> _Text extract_:

# Imminent HD failiure :-0



## Neil F (Feb 27, 2002)

Hi everyone,

I was hoping for a bit of advice from the more experienced TIVO hackers on here. 

I had a hard drive failure in about September so replaced the failed B drive (original 30gig A drive) with a 250gig. I made the 120gig which was my A drive the B in the new set up.

Anyway, I come to watch CBB4 launch last night and blank screen on the TIVO and no response to the peanut. 

After a few reboots I got it to come back to life and upon checking the kernal log found this entry occured a few times:-

Jan 5 10:40:05 (none) kernel: Stopping immediate on Ide
Jan 5 10:40:05 (none) kernel: IDE: tivo DMA engine aborted
Jan 5 10:40:05 (none) kernel: hda: irq timeout: status=0xd0 { Busy }
Jan 5 10:40:05 (none) kernel: hda: irq timeout: error=0xd0 { BadSector UncorrectableError SectorIdNotFound }, secCnt=208, LBAsect=13684944
Jan 5 10:40:05 (none) kernel: hda: disabled DMA
Jan 5 10:40:05 (none) kernel: hda: ide-tivo re-enabled DMA
Jan 5 10:40:05 (none) kernel: hdb: disabled DMA
Jan 5 10:40:05 (none) kernel: hdb: ide-tivo re-enabled DMA
Jan 5 10:40:06 (none) kernel: ide0: reset: success 

So it looks like I have a bad sector?? I take it hda will be the master drive in the TIVO?

The few times it occured, it always said LBAsect=13684944. Will Tivo map out this bad sector? 

I have just backed up my season passes and tarballed my /var/hack/ as a 1st precaution but things look bad  The 'clouds' animation that plays in the background of the menus now has a pixellation glitch in it that repeats every few secs.

Anyone any suggestions on how to fix this most painlessly? It's took me ages to get all the hacks running since I rebuilt a few months ago and I don't know If I could face doing it all again so soon hehe

thanks
Neil


----------



## Glesgie (Feb 3, 2003)

> _Given instruction 1_: Duplicate the passage of the TiVo hard drive thread starting with "I was hoping" and going on through "new set up.".
> _Given instruction 2_: In the TiVo hard drive thread, what LBA sector number did the kernel log show each time the error occurred?
> _Given instruction 3_: Take the TiVo hard drive thread further from where it stops.
The entries that follow have nothing to do with the TiVo thread.

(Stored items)
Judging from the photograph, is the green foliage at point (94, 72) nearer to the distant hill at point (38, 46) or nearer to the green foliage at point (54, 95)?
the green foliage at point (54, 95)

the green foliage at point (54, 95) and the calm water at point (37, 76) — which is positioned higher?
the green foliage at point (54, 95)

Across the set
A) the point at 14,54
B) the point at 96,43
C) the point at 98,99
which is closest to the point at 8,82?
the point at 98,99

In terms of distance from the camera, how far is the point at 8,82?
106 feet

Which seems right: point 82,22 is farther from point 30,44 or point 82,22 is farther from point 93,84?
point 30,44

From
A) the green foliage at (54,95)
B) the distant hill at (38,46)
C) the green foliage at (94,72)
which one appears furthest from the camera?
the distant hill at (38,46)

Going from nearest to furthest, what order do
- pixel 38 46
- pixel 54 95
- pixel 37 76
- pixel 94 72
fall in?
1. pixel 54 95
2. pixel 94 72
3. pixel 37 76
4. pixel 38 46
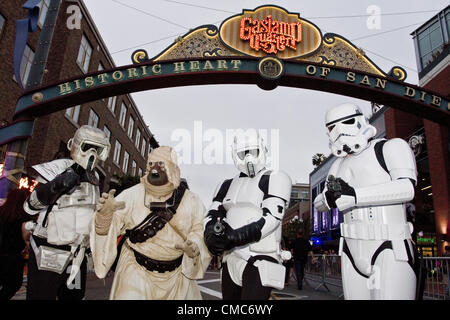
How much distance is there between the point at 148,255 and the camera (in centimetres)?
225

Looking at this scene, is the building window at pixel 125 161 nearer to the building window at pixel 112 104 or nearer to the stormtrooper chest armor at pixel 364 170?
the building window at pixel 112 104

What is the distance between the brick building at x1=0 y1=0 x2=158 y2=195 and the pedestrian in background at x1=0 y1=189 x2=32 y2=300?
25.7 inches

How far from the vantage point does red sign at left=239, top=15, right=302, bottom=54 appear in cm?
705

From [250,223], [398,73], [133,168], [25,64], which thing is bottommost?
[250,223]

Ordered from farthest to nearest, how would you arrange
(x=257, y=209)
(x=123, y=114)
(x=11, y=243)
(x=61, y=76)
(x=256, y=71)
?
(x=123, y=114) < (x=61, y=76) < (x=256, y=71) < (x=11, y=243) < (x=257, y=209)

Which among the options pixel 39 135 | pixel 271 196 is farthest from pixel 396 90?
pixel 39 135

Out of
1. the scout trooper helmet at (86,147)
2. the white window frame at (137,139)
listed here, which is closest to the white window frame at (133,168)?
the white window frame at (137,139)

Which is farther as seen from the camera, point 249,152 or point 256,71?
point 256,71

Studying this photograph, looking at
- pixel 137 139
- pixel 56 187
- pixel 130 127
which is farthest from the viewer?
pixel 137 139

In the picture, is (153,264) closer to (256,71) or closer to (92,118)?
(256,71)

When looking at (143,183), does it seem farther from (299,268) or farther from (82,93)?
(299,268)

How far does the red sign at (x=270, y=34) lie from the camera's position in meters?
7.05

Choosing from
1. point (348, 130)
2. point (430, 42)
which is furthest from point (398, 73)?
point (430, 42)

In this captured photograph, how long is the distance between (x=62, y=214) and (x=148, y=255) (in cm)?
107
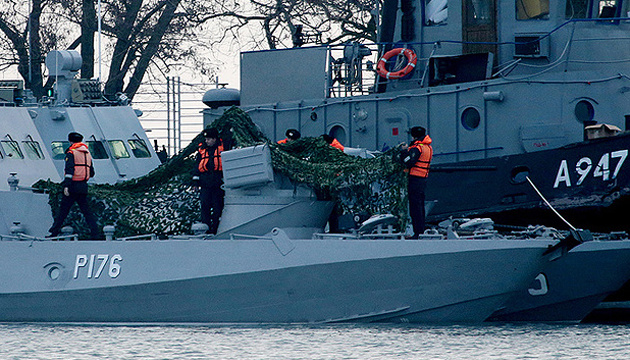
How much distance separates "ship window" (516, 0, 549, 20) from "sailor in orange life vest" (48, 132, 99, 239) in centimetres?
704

--

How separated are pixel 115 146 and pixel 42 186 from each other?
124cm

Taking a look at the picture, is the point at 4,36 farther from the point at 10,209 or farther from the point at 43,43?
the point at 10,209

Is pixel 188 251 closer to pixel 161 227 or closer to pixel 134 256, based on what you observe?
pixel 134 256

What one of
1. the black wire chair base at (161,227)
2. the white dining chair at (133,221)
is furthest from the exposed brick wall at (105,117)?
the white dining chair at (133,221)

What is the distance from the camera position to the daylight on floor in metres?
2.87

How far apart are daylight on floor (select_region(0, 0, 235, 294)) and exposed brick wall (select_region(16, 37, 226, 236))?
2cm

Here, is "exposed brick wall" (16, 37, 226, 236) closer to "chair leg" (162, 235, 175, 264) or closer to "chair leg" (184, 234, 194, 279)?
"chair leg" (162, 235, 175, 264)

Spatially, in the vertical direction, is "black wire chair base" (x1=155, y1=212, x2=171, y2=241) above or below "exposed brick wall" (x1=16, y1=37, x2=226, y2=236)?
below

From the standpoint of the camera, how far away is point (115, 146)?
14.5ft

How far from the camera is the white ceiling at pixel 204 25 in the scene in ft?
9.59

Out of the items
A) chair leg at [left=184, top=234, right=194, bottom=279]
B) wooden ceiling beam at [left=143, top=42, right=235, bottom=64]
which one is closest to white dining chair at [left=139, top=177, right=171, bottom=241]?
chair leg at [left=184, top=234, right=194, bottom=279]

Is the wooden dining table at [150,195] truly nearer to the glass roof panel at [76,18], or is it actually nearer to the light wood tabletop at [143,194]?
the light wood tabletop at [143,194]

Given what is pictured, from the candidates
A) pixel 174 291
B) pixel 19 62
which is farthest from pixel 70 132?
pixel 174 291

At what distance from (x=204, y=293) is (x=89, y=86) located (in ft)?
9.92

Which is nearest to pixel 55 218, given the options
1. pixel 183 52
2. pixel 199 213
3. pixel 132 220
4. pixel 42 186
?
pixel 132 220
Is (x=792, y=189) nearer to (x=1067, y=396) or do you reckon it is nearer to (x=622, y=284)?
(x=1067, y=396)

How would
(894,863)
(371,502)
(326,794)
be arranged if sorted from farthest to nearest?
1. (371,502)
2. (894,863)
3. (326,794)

> _Exercise output 1_:
I was hoping for a bit of advice from the more experienced TIVO hackers on here. 

I had a hard drive failure in about September so replaced the failed B drive (original 30gig A drive) with a 250gig. I made the 120gig which was my A drive the B in the new set up.

> _Exercise output 2_: 13684944

> _Exercise output 3_:
Yes hda is the Master drive.

A copy of the drive using ddrescue is your best hope for retaining your data and recordings.


----------



## Neil F (Feb 27, 2002)

Hiya

Thanks for the reply.

I take it that backup would be the same size as the original though?

I have 250gig + 120gig drives, So I take it I would need a 370gig drive to put the image on? Or does it copy direct from old A drive to new A drive and I could leave my B drive as is?

To be honest, losing my recordings wouldn't be the end of the world for me. I'm more worried about losing all the hours I've put into getting modeØ, turbonet, tivowebplus, hackman, endpad etc etc etc working nice 

ta
Neil


----------



## blindlemon (May 12, 2002)

With just one bad sector there's a good chance you will be able to make a minimal MFSTools backup of the system - so just preserving your settings and hacks etc. 

If I didn't want the recordings I would try that first as it only takes 10 minutes if it works 

If you have to use dd_rescue then you can leave the "B" drive untouched. However, if the corruption has damaged your system files or the MFS then you may still end up with a non-working system.


----------



## Neil F (Feb 27, 2002)

Thank you for that info.

I'm just looking at the hard drive selection i can buy locally. I notice thread in the past have said you can't replace manufacturer 'A' with 'B' because their drive is slightly smaller. With this in mind could you suggest a good replacement from these as I have no idea how to work that out and wouldnt like to buy one thats smaller than what I have.

the failing drive I have in is a maxtor 250gig 7L250S0. this has a 5 year warranty so it will be going back!

Drives in stock that I can get locally:-

250 GB Samsung SP2514N 7200rpm 8Mb Cache IDE ATA133 (3yr Warranty)
Manufacturers Code: SP2514N

250 GB Western Digital Caviar 8MB Cache 7200rpm ATA100 Fluid Bearings (JB)
Manufacturers Code: WD2500JB

250 GB Seagate Barracuda® 8MB Cache 7200rpm ATA100 (Manufacturer's 5yr Warranty)
Manufacturers Code: ST3250823A

250 GB Maxtor DiamondMax 10 lead free 7200rpm 16MB ATA133 Cache
Manufacturers Code: 6L250R0

I don't suppose you have any idea which is big enough to allow me to restore my image? Or is there a way round restoring to a smaller drive these days?

Many thanks
Neil


----------



## blindlemon (May 12, 2002)

Unfortunately, the only drive likely to be as big as your failed Maxtor is the other Maxtor 

The drive I would recommend out of the above would be the Seagate, but that's definitely smaller. However, if you can get a divorced minimal backup (-l32 -so) then you should be able to restore that to any drive >= 30GB.


----------



## Neil F (Feb 27, 2002)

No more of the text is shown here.